Oh I never said be couch potato. I did do gentle PT but never to the point of excessive swelling… Work smarter not harder.
I was out of hospital the day after and walking half a mile after a week. But if my knee hurt I stopped rather than “working through the pain”.
I waited till four months to strengthen You see my muscles were pretty good pre op as I could climb lots of stairs to get into my house and was biking and paddling to the end.
What I needed was some healing… There were bone ends sawed off and glued and appliance screwed in.

Now my “good knee” that does not need replacement got hyperextended coming off a bike last week… that really hurts.

Matt you will like Disney better if you cow to a mobility device… just for now… Lots of walking… Rent it off site. The ones rented in the park are dastardly expensive. I did the same prior to getting my new knee…

this has been a good thread for me to read. I’v still got my original knees and hips. I’m 55 years old and am contemplating getting some parts replaced- did lots of wear and tear when I was younger - c1ing, teleskiing, spelunking, backpacking . I’m just trying to decide how bad it needs to get before I do the replacement route. I limp through the hallways at work (hard tile floors), have to sit down to tie my shoes in a weird yoga position and I pretty much accept the fact that I’m going to get wet whenever exiting out of the kayak. It’s just hard to get the legs out when they stiffen up after boating. Also I’ll gladly accept help when it comes to lugging boats to and from the water . Yet when I’m actually on the water, in current, I feel like I can move again!

I recently took an ACA instructor class . I only came away with L2 certification . Chris Wing, the instructor, noted that “Much of my deficiency is due to physical limitations and less to do with
course material, comprehension, and use of vernacular.”

Now I tell my friends, "I’ll have you paddling flatwater in no time!

by the way chris and lydia do an excellent job at H2O Dreams if you are looking for ww certification

The time will come when you realize how much that your joints are affecting your life. Sooner or later you will be fed up. I do think that boat ramps ought to come with a Hoyer lift or a walker… Its funny watching people try to walk after exiting their craft. I am very fond of some FL paddlecraft ramps that come with rails…

Congratulations on your L2 cert. We need instructors at those crucial entry levels to foster future aware boaters.

Just like Kayakmedic said, you’ll know when it’s time. I knew because my family started planning activities around my knee. It really is a pain in the ass to have a body part dictate your life like that.
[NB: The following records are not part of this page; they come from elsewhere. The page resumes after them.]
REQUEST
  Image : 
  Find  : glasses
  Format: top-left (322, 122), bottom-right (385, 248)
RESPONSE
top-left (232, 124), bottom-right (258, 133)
I guess I had a body part dictating most of my life in high school too, but that was a lot more fun.

Disneyland ended up being fun, if not really painful. I was hurting pretty good at the end of every day.

Hoping to get one more day of paddling in before surgery!

Matt, thank you for your service. It has cost you more than most are willing to pay.
I like your “damn the torpedoes” attitude. Keep on keeping on!

Thanks String,

I just figure that at my age, I might as well just go all out. Hell, if they’re cutting it out anyway, might as well just wreck it completely. Ok, maybe not completly, surgery is less than two weeks away so I have to be off all medication, to include ibuprofen (the paddler’s best friend?). So far though, the farewell tour has included Disneyland, a river race (last place but I still finished), and is about to include a short camping trip. If you’re gonna do it, do it right!